Impressionism invariably conjures up tranquil images of water lilies and sunsets, and at first glance, the pieces on display seem to take viewers on a casual journey through Parisian streets and the French countryside. However, the exhibit’s period of focus – the late 1800s – reveals a city and country undergoing significant social, political, and economic change. The roots of Impressionism trace back to the late 19th century amidst a backdrop of rapid French industrialization, the Franco-Prussian war and the end of the Second Empire under Napoleon III, the Siege of Paris and the short-lived radical socialist Paris Commune, a burgeoning French industrial working class, and the city of Paris itself undergoing significant urban transformation.

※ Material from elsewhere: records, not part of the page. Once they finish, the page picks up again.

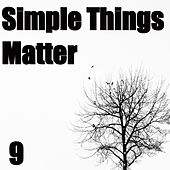 Play & Download Simple Things Matter, Vol. 9 by Various Artists | Napster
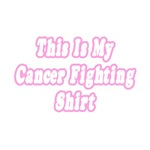 This Is My Cancer Fighting Shirt (Pink)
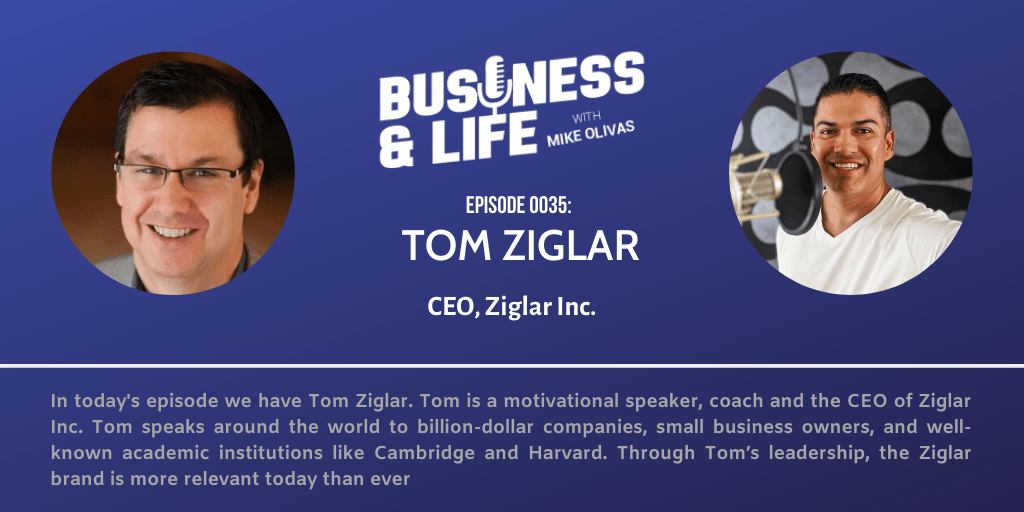 Business & Life with Tom Ziglar; Like Father Like Son, A Family Built Legacy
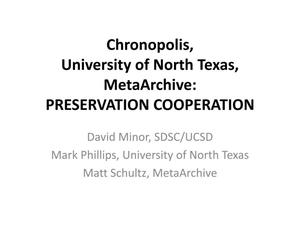 Chronopolis, University of North Texas, MetaArchive: Preservation Cooperation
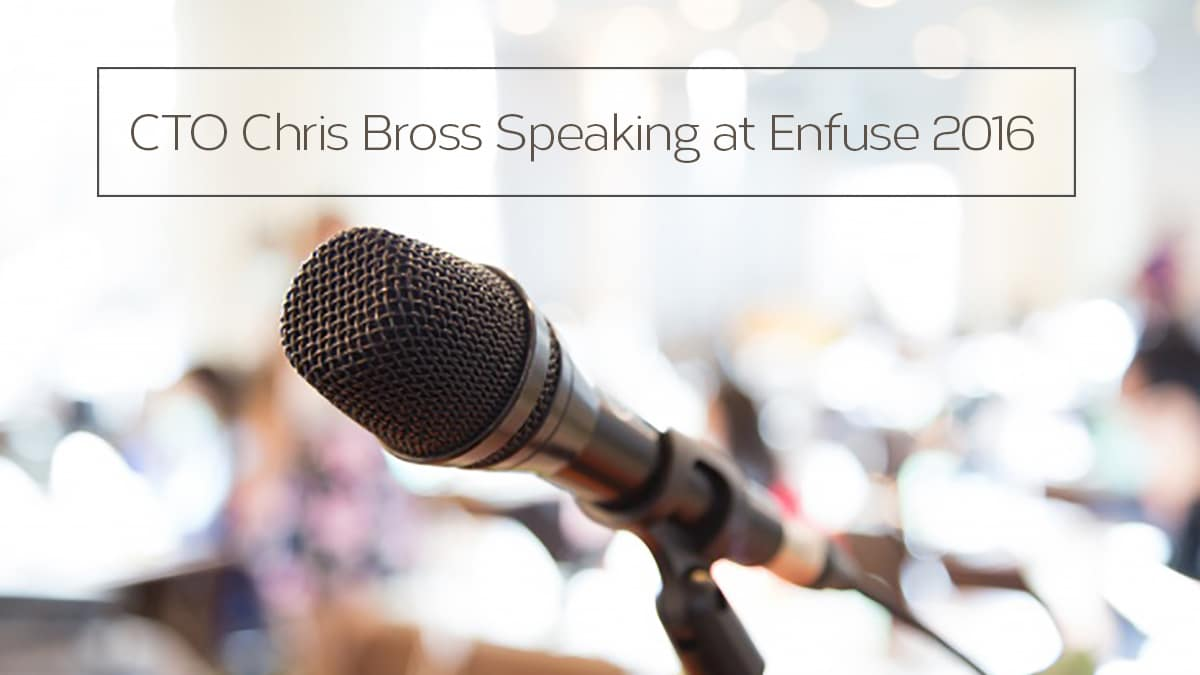 CTO Chris Bross Speaking At Enfuse 2016 May 23–26 Booth 223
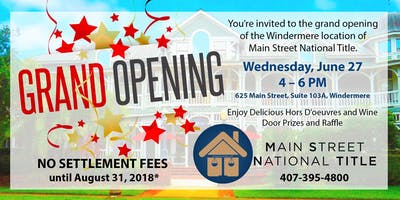 Grand Opening: Main Street National Title in Windermere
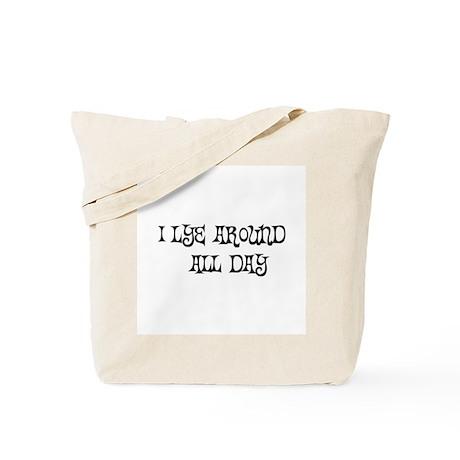 Lye Around Tote Bag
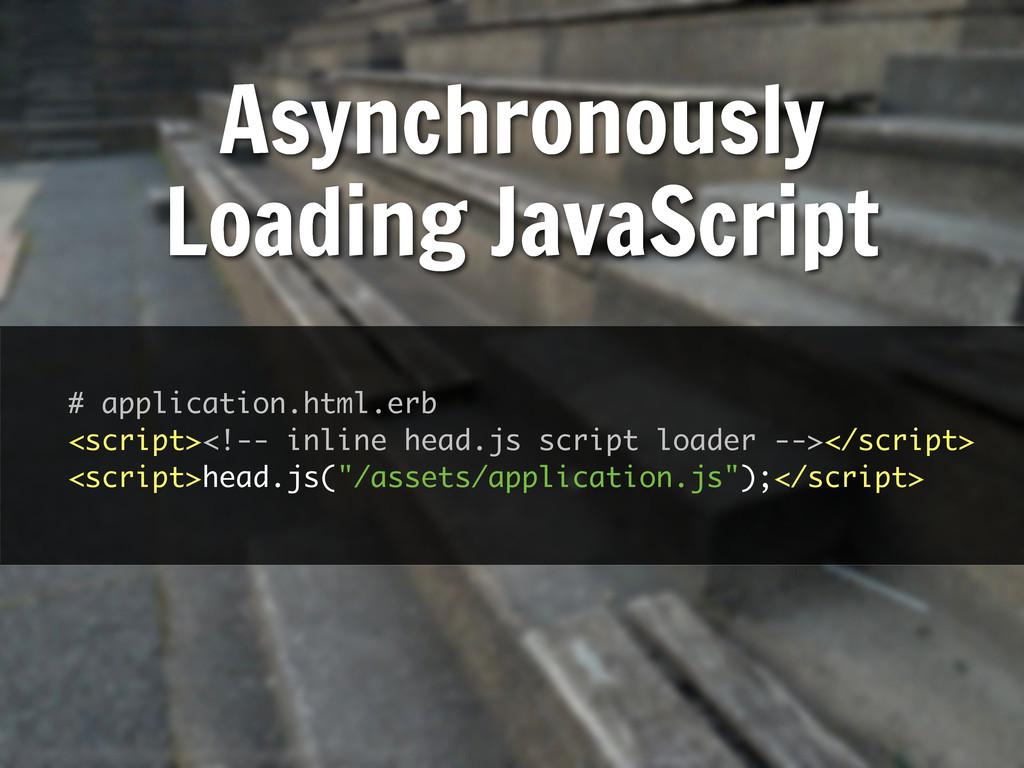 # application.html.erb <script><!-- inline head...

With such a confluence of activity, it is no accident that the early French Impressionists grew weary with the prevailing and traditional school of thought regarding art, with its focus on realism, portraits of nobles and monarchs, religious figures, and mythological stories. These artists longed to leave the studios and be in the city streets and the countryside, looking to capture and document the physical and social transformations that were happening all around them. Their initial works were rejected by the largely conservative Académie des Beaux-Arts, the foremost French art institution of the time. In response, the early Impressionists self-organized to form the “Cooperative and Anonymous Association of Painters, Sculptors, and Engravers” in order to exhibit their works to the public.
While ‘industry’ is highlighted as the central theme of the AGO exhibit, a perhaps more apt theme is that of labour. With increased industrialization in France and the emergence of the French industrial working-class, many artists captured people at work, making them central figures of their pieces.
For many of these artists, putting workers at the forefront was no accident. Some came from working-class backgrounds, worked day jobs to support their art careers, or were influenced by radical socialist and anarchist theory and politics. As such, we see many of the urban and rural workers represented in heroic-like nature and sympathetic tones. This includes scenes depicting steelworkers and farmworkers by anarchist painters Maximilien Luce and Camille Pissarro, city streetlamp lighters and barge workers by Raffaëlli and Monet, and shop attendants and caregivers by Tissot and Cassatt.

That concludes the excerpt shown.